Some people, when confronted with a problem, think "I know, I'll use regular expressions." Now they have two problems.
Oh yeah they definitely have uses, but there's a real tendency for people to go a bit crazy with them. Complex regexen aren't exactly readable, there's all kinds of fun performance gotchas, there's sometimes other tools/algorithms that are more suitable for the task, and sometimes people try to use them to eg. parse HTML because they don't know that it is literally impossible to use regular expressions to parse languages that aren't regular
It's entirely possible to parse HTML in PCRE. You shouldn't, but it is possible. The language stopped being strictly regular a long time ago and is entirely capable of doing it.
Oh yeah, extensions which make them non-regular definitely can make it possible, but just because it's now somewhat possible with some regex engines doesn't mean it's a good idea
I've once written a JS decompiler (de-bundler?) using ~150 regex for step-wise transformations. Worked surprisingly well!
Well... No new ones, at least? Though it was around that time that I started hearing whispers in the night... "You can use WASM to ship Client-Side PHP"
it is literally impossible to use regular expressions to parse languages that aren’t regular
It’s impossible to parse the whole syntax tree, but that doesn’t mean you can’t get the subset you’re interested in.

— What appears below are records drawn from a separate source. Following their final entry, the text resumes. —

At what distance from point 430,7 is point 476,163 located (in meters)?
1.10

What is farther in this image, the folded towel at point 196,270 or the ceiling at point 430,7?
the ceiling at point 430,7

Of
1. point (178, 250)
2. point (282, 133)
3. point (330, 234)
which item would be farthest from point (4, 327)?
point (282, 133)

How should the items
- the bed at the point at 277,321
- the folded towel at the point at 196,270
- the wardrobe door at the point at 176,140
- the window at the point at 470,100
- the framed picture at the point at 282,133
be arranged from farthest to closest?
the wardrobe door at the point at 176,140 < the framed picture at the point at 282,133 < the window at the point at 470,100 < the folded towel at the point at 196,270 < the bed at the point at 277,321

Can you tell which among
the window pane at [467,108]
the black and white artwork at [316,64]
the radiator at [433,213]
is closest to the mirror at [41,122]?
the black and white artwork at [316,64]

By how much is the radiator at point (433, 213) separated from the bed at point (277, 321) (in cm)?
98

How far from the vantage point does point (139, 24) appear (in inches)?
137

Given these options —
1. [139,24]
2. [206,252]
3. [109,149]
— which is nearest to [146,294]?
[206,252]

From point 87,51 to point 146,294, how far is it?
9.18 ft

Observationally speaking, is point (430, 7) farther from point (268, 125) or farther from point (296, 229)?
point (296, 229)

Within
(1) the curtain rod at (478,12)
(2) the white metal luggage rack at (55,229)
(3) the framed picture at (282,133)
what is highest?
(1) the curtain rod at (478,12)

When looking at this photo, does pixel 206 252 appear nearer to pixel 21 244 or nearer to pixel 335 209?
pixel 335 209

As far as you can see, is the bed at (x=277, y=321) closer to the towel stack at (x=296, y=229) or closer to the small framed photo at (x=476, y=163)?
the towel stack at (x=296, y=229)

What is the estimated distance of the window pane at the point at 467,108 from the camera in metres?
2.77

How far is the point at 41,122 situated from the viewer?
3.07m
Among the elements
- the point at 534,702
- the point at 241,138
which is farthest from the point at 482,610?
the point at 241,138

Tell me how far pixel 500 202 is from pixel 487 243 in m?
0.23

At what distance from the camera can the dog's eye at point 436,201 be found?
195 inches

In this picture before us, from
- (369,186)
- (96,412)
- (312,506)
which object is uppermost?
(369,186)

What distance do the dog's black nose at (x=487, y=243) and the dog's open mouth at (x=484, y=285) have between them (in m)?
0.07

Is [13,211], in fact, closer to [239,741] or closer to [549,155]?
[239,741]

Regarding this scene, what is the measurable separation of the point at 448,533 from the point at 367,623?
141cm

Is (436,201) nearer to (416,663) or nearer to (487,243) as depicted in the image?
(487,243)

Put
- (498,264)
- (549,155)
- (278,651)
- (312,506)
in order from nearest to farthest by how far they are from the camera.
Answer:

I learned Regex once and now it just works. Only problem for me is using MacOS so the Regex flavors aren't consistent. But once I sort that, it's smooth sailing.
Regex feels distinctly eldritch to me. Like, a lot of computing knowledge feels like magic, but regex feels like the kind of magic you get by consorting with dark forces
regex feels like the kind of magic you get by consorting with dark forces
AKA reading the manual.
Named groups are nice but can I please define a group more than once because maybe I want to group my data and consolidate values in a logical way without you complaining I have already used a group previously. I know I did, I’m the one telling you, now capture it twice!
You can use backreferences \1 \2
etc. but you can also give them names explicitly.
it looks like this: (?<name>inner-regex)
Some flavors support it, kotlins doesn't apparently.